To utilise a single thread, I guess we can just specify “nthreads” as 1. And can we assign affinity to a worker node, i.e. force a worker to run on a specific core?

Finally, a small note about my workflow. I have read more about Dask and started perhaps understanding more about what you mean by “embarrassingly parallel”. Most examples seem to deal with applying distributed computations on massive data structures. I have large data structures, but my worker methods are not simply applying computations over these data structure. Instead they feature complex logic. The worker methods accept large data structures as parameters and return large data structures as output. The output data structures are generated in the context of each worker method, returned to the local process, combined, and passed as parameters to the next worker process (excuse my attempt for over simplification, trying to keep it short and failing somehow :slight_smile: ). This means there are a lot of dynamic parameters that may not simply be initialized as static data on the worker node’s side. Initially I was splitting this data as much as possible, and ensuring I send only the data that is required to each worker, and in Dask terms this sounds like a partitioning problem. However, would using a Dask Data structure with partitions, make a positive difference, when compared to a simple split Python array, given the kind of worker methods (type of computation) that I have?

Essentially with multiprocessing I got some great results. But I wanted to look past the constraints of a single node, and consider distributing the work further over a cluster. I am still not sure if Dask is the right tool for me, and this is what I am trying to figure out. Your help is hugely appreciated.
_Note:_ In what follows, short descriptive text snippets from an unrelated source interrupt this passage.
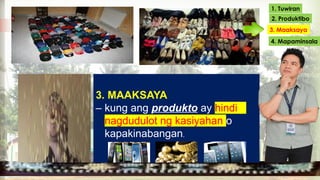 3. MAAKSAYA
– kung ang produkto ay hindi
nagdudulot ng kasiyahan o
kapakinabangan.
1. Tuwiran
2. Produktibo
3. Maaksaya
4. Mapaminsala
 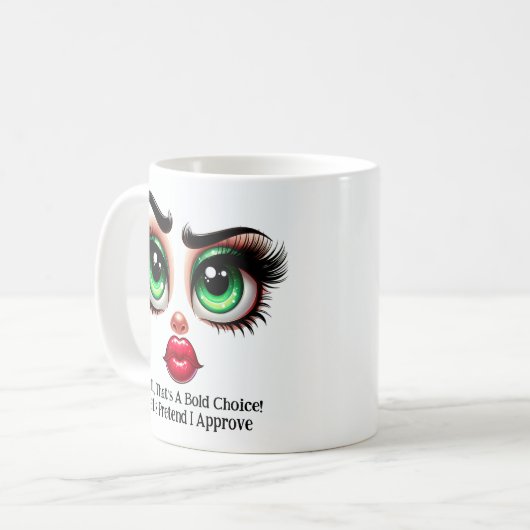 That's A Bold Choice!, Fabulous Eyes Funny Face Koffiemok (Voorkant links)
Tried to set nthreads to 1, the situation is actually worse. It always crashes with the KilledWorker exception, very likely because it keeps using up memory until it exceeds the max memory on the VM (it always seem close to the max memory when it crashes). I tried with 4 workers and 2 workers, and it doesn’t make a difference.

However, the error is:

distributed.scheduler.KillerWorker: Attempted to run task worker_cccce54c-d187-46dc-91cd-9f7af716097c on 3 different workers, but all those workers died while running it.
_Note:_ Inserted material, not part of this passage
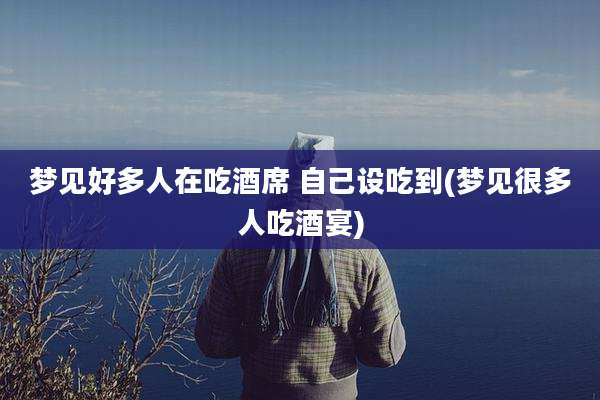 梦见好多人在吃酒席 自己设吃到(梦见很多人吃酒宴)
Which doesn’t suggest memory to be the issue.

What did you mean by “are you using threads?”. Does the “nthreads = 1” idea make sense?

The error log proceeds to suggest checking the logs for the workers. Where do I get these from? I did not find anything in the dask-scratch-space folder.
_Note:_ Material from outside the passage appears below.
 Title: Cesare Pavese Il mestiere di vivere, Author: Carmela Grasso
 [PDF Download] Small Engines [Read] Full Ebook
I am also sometimes getting “Killed” exceptions when running with no nthreads parameter, and 4 workers, which was previously always working. For e.g. on one specific run, I got a “Killed” message in the console, and this seems to have killed the Scheduler. However, the workers were not killed, and they processed their workload successfully (without running out of memory). How can I understand why the scheduler is being killed in such a case?

I am lost :frowning:

Yes Dask should behave like this. Could you launch Dask-ssh with the 6 workers configuration and report which configuration of worker you have? How many processes/memory/threads per worker does Dask choose? You should be able to see this as a Widget, or in Dashboard info tab.

Well, it should not, but then it depends on your workflow, chunking scheme, etc.

No I don’t think you can force affinity, but I’m not sure you really need to?

This might explain your memory problems. It’s a bit to abstract for us to help here. If you could just provide a minimal example this would really help identifying potential memory problems.

It might yes.

Do you have the complete log? It can also be Dask killing the worker because it tries to use more memory that the limit Dask told it to use.

Using threads, or also depending upon the library you are using, you can perfectly have more that 100% cpu usage.

You can try client.get_worker_logs().

Your best hope are the Scheduler logs.

In the end, it’s really hard to help without a minimal reproducer.

Also, since currently you are not distributing on several machines, I would highly recommend to start testing Dask using a LocalCluster setup, much easier to investigate.